Serra is different somehow, more robe than man. He looks glassy, oddly mechanical. “They are of the Church. Strike them, and you strike at Christendom!” His voice is different, too, disembodied, strengthened with new authority. Colonna stares up, amazed, then aghast at the betrayal. “It is not I who command you, Lord Colonna,” Serra continues implacably, “it is the Church herself, every stone, every saint, every Pope. You shall lay no hand on her servants, nor touch her anointed. No hand, do you hear! No hand!”

Colonna is muttering, “Church be damned, damn you, damn you all,” under his breath, rocking back and forth in his chair.

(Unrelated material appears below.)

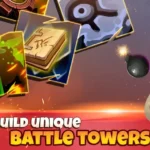 TowerBall Gameplay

“Father!” It is Vittoria, who has forced her way through the crush of the gallery, through the now silenced audience, and stands now before him, accusing, furious, flushed with anger. Vitelli’s wife eyes her coolly. “Father, how could you!” His men look to him.

The gallery is silenced. The whole church is quieter, less populous, people drifting out in ones and twos. The postcommunion is always rather boring. A few men and women are sitting against the walls. The flagstones are smeared with scraps and scrapings, cabbage leaves, chicken feathers, milk, blood. The dog is gone and the pig-guts, too: eaten. Behind the rood-screen, Father Tommaso murmurs,
“Per Christum Dominum Nostrum,”
and Fulvio and Bruno supply a final, “Amen.” The monks too are silent, gazing up at the wordless scene above. Two battered men are being lifted to their feet. One, the greater, shakes off his would-be helpers impatiently. The other leans heavily on a proffered arm, clutches his ribs, winces rather theatrically. His face is swollen with bruises. One eye is closed. Through the other he sees an old man wearing a strange conical hat seated in an ornate chair, the red robes of the Cardinal, the gray of Father Jörg, faces behind these blurring in the gloom, a red-haired woman, her elderly escort. And then a face somewhat darker than the others, a face that since its first outburst has remained unmoved throughout all this, waiting patiently for this moment, certain that it will come, whose eyes fix themselves on his and will not let him look away. It is a face he knows.